SOURCE TEXT -
━━━

Intel also spoke about Project Strata coming in 2024. Not much is known about it right now, but according to Pat Gelsinger, Project Strata will play a key role in scaling infrastructure on the edge to enable Hybrid AI, giving developers key modular building blocks to better unlock an ecosystem of AI applications more efficiently going forward. At Intel Innovation 2023, everyone from Red Hat to Arm (and other key open source players) approved of Intel’s focus on ensuring developers have access to tools and capabilities that allow them to code once and deploy anywhere, especially on the client and edge platforms.
In the arena of AI, NVIDIA is the unquestioned heavyweight, a fact that even Intel acknowledges. But evidence is starting to emerge that Intel is finally gathering some momentum to challenge NVIDIA’s supremacy at the top of the AI summit.

━━━

WORK TO BE COMPLETED -
Answer these questions from the passage on Intel's AI plans:
1. In what year is Project Strata coming?
2. According to Pat Gelsinger, Project Strata will play a key role in scaling infrastructure on the edge to enable what?
3. Which company is called the unquestioned heavyweight in the arena of AI?
The material that comes next is separate from the passage on Intel's AI plans.

SUPPLIED DATA -
━━━

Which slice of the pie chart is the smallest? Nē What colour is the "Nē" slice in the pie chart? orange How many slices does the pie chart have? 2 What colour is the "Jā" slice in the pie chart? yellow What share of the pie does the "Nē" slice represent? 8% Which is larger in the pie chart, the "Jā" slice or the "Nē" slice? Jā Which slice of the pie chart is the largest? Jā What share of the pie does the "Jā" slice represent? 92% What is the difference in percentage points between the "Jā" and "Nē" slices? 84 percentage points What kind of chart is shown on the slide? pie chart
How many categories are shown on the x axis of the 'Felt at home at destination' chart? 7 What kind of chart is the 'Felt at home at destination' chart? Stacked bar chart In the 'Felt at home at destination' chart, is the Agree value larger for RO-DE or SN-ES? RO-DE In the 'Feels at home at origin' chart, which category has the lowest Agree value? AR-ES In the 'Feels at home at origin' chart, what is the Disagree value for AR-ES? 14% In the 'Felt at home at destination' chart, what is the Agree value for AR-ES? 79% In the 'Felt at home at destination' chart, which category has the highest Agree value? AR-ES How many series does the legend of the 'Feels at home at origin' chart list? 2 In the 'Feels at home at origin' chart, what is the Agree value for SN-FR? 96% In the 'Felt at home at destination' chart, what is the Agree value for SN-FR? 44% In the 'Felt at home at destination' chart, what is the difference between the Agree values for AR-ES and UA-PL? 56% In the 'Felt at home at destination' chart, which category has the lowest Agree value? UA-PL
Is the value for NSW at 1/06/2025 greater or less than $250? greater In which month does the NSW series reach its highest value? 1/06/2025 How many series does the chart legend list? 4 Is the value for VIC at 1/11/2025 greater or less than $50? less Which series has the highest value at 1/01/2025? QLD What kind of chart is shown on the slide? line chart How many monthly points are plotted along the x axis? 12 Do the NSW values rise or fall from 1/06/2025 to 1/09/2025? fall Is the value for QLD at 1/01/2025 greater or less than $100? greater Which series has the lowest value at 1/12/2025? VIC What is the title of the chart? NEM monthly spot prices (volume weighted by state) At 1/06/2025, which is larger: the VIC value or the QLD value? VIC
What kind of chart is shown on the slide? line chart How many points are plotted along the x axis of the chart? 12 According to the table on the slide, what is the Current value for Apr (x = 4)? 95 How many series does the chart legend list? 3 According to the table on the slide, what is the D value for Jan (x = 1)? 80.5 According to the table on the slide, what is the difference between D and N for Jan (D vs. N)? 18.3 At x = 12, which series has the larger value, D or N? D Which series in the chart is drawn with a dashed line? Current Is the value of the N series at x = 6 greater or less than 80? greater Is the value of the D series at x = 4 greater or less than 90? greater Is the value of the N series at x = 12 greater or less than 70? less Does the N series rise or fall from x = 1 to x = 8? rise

━━━

TASK RESPONSE -
1. 2024
2. Hybrid AI
3. NVIDIA